» **Instrucciones**: Por favor, reescribe como lista el párrafo del fragmento que empieza por «El ascenso del nuevo inquilino» y conserva sus datos principales.
##### Fragmento del texto
Uno de los grandes problemas de las fuerzas progresistas es que no se puede mantener una política social sostenida...

Eduardo Luque
TOPOEXPRESS,29 enero, 2025 


Donald Trump se ha convertido en el máximo exponente de una nueva etapa en las relaciones internacionales. Podríamos calificarla como de «neoliberalismo soberanista». Este modelo combina el proteccionismo económico y las aspiraciones de un Estado fuerte que pretende expandirse. En ese proceso, el choque con otras potencias constituye una necesidad casi vital.

El modelo que inaugura Trump es la reacción directa al globalismo predominante en las últimas décadas. En este contexto, América Latina se transformará, como ya lo es, al igual que África, en un campo de disputa entre Estados Unidos y potencias como China o Rusia, países que buscan moldear la región según sus intereses estratégicos, aunque con métodos diametralmente opuestos a los norteamericanos.

En sus discursos, Trump enarbola la doctrina del «destino manifiesto», un concepto que se consolidó en el imaginario colectivo estadounidense en el siglo XIX y que justifica las aspiraciones expansionistas de este país. La idea nació y se expandió en los círculos protestantes blancos del denominado Segundo Gran Despertar entre 1795 y 1835. Fue el presidente William McKinley, muy admirado por Trump, quien defendió en aquel momento la política de aranceles y el expansionismo imperial. Siguiendo la estela del presidente decimonónico, Trump promete convertir a Estados Unidos en «la envidia de todos los países» mediante políticas que combinen el aislamiento estratégico y el intervencionismo selectivo. Desde el control del Canal de Panamá hasta la exploración de Marte, el “presidente” ha declarado su intención de proyectar la hegemonía estadounidense hacia horizontes «nuevos y bellos».

El ascenso del nuevo inquilino de la Casa Blanca marca no solo el declive del globalismo, sino que también arrastra a las instituciones que lo sostenían, como el FMI, el Banco Mundial, la OCDE o la propia ONU. Estos pilares del orden global de la posguerra se verán relegados o reformados bajo la presión de esta nueva doctrina. Figuras políticas como Giorgia Meloni en Italia, Viktor Orbán en Hungría y Jair Bolsonaro en Brasil encarnan o han encarnado variaciones locales de este modelo, lo que evidencia su alcance global.
##########
##### Material proporcionado
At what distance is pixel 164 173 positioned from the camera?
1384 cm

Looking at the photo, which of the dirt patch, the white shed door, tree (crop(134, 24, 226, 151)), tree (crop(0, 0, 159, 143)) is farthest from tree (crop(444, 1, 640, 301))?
##########
» **Respuesta**:
- El ascenso del nuevo inquilino de la Casa Blanca marca el declive del globalismo.
- También arrastra a las instituciones que sostenían el globalismo: el FMI, el Banco Mundial, la OCDE y la ONU.
- Estos pilares del orden global de la posguerra se verán relegados o reformados bajo la presión de la nueva doctrina.
- Giorgia Meloni en Italia, Viktor Orbán en Hungría y Jair Bolsonaro en Brasil encarnan o han encarnado variaciones locales de este modelo.
- Esas variaciones evidencian el alcance global del modelo.